76: How Product Managers Can Build Psychological Safety In Their Teams

76: How Product Managers Can Build Psychological Safety In Their Teams

What is “psychological safety?”

Organizational behavioral scientist Amy Edmondson of Harvard first introduced the construct of “team psychological safety” and defined it as “a shared belief held by members of a team that the team is safe for interpersonal risk taking.” 

Basically, it’s the idea that people on a team can speak up without being judged or ridiculed. In short, psychological safety means, “Can we take risks on this team without feeling insecure or embarrassed?”

And it turns out, as Google discovered in a research project called Project Aristotle, that, contrary to their initial expectations, the makeup of a team had very little to do with its effectiveness. Instead, how the team members interact has a much, much bigger impact. And of all the factors they studied, psychological safety was the biggest contributor to team effectiveness.
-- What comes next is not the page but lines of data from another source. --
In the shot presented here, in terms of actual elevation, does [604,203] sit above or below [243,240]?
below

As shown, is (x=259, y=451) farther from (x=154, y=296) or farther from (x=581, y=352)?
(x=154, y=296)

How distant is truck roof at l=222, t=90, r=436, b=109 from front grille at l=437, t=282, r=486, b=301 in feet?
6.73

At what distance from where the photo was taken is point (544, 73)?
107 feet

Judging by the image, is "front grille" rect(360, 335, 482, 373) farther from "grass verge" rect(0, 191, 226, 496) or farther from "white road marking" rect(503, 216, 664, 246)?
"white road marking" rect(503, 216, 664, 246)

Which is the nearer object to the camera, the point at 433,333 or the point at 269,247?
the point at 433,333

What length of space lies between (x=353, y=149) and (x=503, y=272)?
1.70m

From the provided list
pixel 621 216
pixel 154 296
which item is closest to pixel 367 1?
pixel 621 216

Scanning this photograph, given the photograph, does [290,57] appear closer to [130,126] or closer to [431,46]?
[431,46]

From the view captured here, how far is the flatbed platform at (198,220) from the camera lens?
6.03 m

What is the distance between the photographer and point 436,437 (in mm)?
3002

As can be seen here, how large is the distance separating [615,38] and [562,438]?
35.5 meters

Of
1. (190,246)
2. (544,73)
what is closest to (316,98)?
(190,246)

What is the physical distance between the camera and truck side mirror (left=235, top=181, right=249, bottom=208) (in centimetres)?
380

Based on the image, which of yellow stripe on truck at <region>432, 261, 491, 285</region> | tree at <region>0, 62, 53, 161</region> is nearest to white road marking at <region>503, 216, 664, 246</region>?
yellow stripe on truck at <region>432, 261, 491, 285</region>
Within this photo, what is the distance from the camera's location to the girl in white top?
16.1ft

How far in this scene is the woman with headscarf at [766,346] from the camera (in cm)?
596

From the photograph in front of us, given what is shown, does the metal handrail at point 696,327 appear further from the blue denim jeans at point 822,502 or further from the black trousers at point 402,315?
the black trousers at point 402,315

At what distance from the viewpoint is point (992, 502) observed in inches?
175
This podcast episode was proximately inspired by reading about psychological safety in Ozan Varol’s new book Think Like A Rocket Scientist. He talks about psychological safety in the context of building space missions – and other major projects.

One idea that came to mind while I was reading that section was that as product managers we often have to act as our own little “team of one” – me, myself, and I! And within that team of one we need psychological safety.

So, this episode is about how we as product managers can contribute to the psychological safety of the “real” teams we work on – our dev team, our team of product managers – and also our “team of one.”

Building psychological safety with your team

  • Praise the developers and testers (all the team members!) even for just showing up.
  • Praise experimentation and asking questions (even dumb ones!)
  • Encourage team members to try new things
  • Remember that people are doing their best
  • No blaming! (I go into this in detail in the episode.)
  • Understand that you can be a “spiritual shepherd” for the team – not in a woo-woo way, but because only healthy teams are effective over time – which means able to deliver your vision to market effectively.

Building psychological safety in your “team of one”

  • No blame – I don’t blame myself, even if I do take responsibility for my actions and decisions and mistakes
  • Praise (myself) for taking a chance or going out on a limb
  • Recognition (of me) for just showing up, because sometimes that’s hard enough
    • This has been especially true this last year, not that I’ve hard it at all hard compared to many, many people.
  • Understand that I’m going as fast as I can
    • This releases me from the impediments of my beliefs
  • Being willing to question anything, even if (you fear that) it makes you look dumb
  • And all the other things I mentioned earlier when interacting with your team.